→ **Passage given**
....................

The Dead Media Notebook (32 page)

Read The Dead Media Notebook Online

Authors: Bruce Sterling,Richard Kadrey,Tom Jennings,Tom Whitwell

 

The Wilcox-Gay Recordio

From Bill Burns

Here with the salient points: The Wilcox-Gay Recordio was available nearly 50 years ago, and could record either to tape or “hard disc.” The “discs” in question were not digital, but hard wax or lacquer phonograph records. During the late 1940’s the Wilcox-Gay Corp. of Charlotte, Michigan, manufactured the Recordio 1C10.

This was a unique device, part tape recorder and part disc cutter. Originally intended for music students, it was equally functional for touring pro musicians or in the home.

Disc recorders of the day could only cut audio directly to disc, but the Recordio allowed recording to tape first, then a transfer to a 10-inch, 78 rpm record blank. The tape could be erased and re-used, but it was also possible to make and edit a tape recording before committing it to wax, all inside one machine.

Advertising copy for the Wilcox-Gay Recordio hyped the device as having “full-range, hi-fidelity reproduction,” although it most likely topped off at 5 to 7 kHz at best. To compare, the professional “broadcast quality” RCA 73-B disc lathe had 10 kHz response.

....................

→ **Records shown**
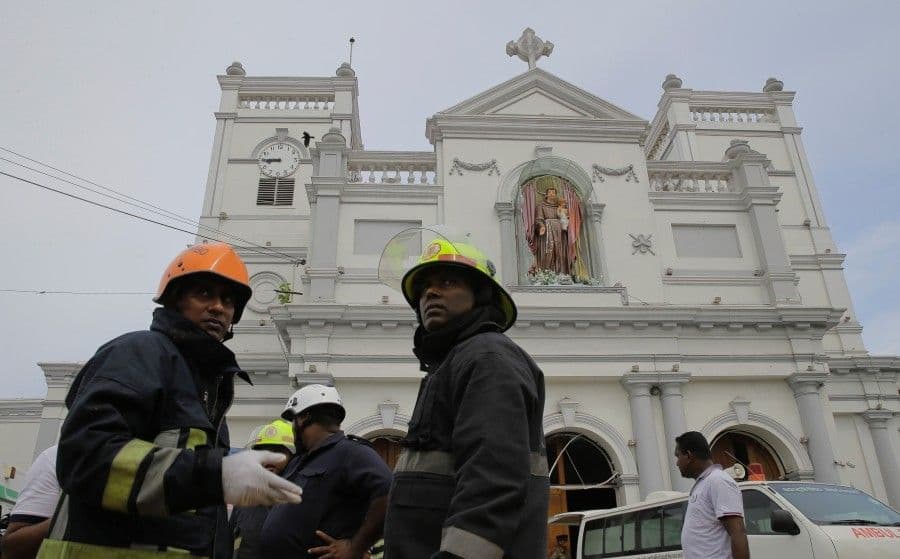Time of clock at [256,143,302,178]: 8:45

....................

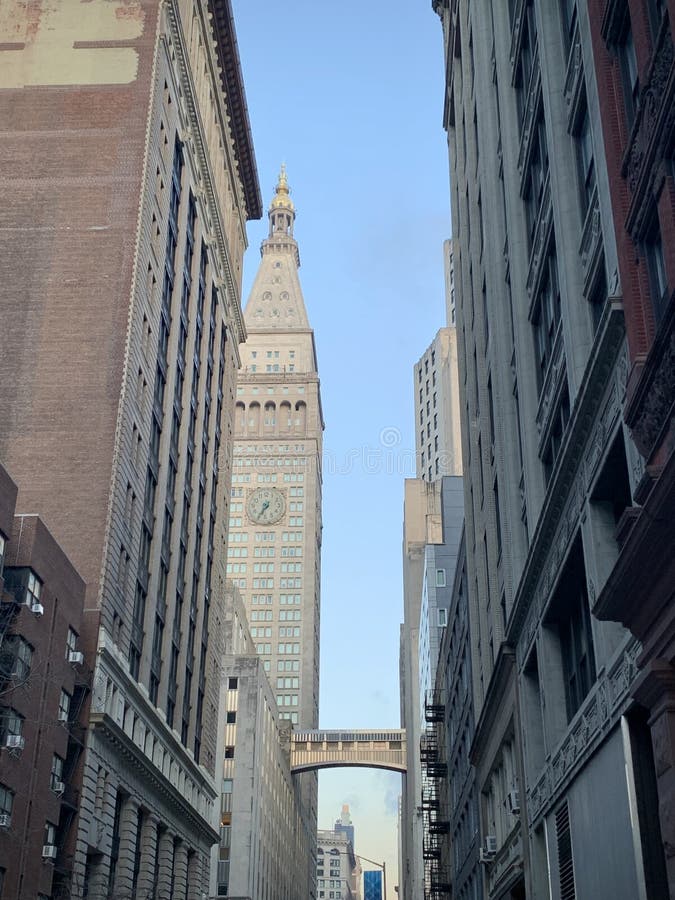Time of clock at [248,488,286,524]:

....................

→ **Task list**
1. In the passage on the Wilcox-Gay Recordio, what frequency response does the RCA 73-B disc lathe have?
2. Print the part of the passage on the Wilcox-Gay Recordio that opens with the words containing "The Dead Media Notebook (32" and closes with "the Recordio 1C10.".
3. Write what follows next in the passage on the Wilcox-Gay Recordio, continuing from the point where it stops.

→ **Written answers**
1. 10 kHz

2.
The Dead Media Notebook (32 page)

Read The Dead Media Notebook Online

Authors: Bruce Sterling,Richard Kadrey,Tom Jennings,Tom Whitwell

 

The Wilcox-Gay Recordio

From Bill Burns

Here with the salient points: The Wilcox-Gay Recordio was available nearly 50 years ago, and could record either to tape or “hard disc.” The “discs” in question were not digital, but hard wax or lacquer phonograph records. During the late 1940’s the Wilcox-Gay Corp. of Charlotte, Michigan, manufactured the Recordio 1C10.

3.
The ad copy went on to boast a full hour of recording time on one slow-moving five-inch reel. The Recordio could be used as a phonograph or PA system, and could record from microphone or telephone.

The icing on the cake was its transportability. The 27-pound unit could be taken anywhere.

[Apparently there was also a coin- driven public version, “the Wilcox-Gay Coin Recordio.”]

Source: Alan R. Peterson, Radio World for September 4, 1996 In the column called A Look Back.

 

The Velvet Revolution in the Magic Lantern

From Bruce Sterling

[I suspect that this little Czech theatre’s aging combination of film, theater and ballet classifies as “dead media,” even if the Laterna Magika theater is not quite so dead as its namesake the magic lantern. If your country has been through forty years of deep-frozen cold war and is being revolutionized by a surrealist playwright, perhaps a theater full of not- quite-dead media makes a very sensible headquarters.]


Laterna Magika: Civic Forum was looking for a space where they could take shelter. The visual artists offered the U Recickych Gallery, where Civic Forum was in fact headquartered for the first few days, but it was a small space, and suddenly someone came up with the Laterna Magika (the Magic Lantern theater).

The Prague theater that uses a multiscene format, a combination of film, theater, and ballet. The theater was a great success at the 1958 World’s Fair in Brussels and again at Expo 67 in Montreal.” “I had never been in the dressing room at the Laterna Magika. It was a hot labyrinth with no air. There was practically no ventilation, and everyone smoked like chimneys.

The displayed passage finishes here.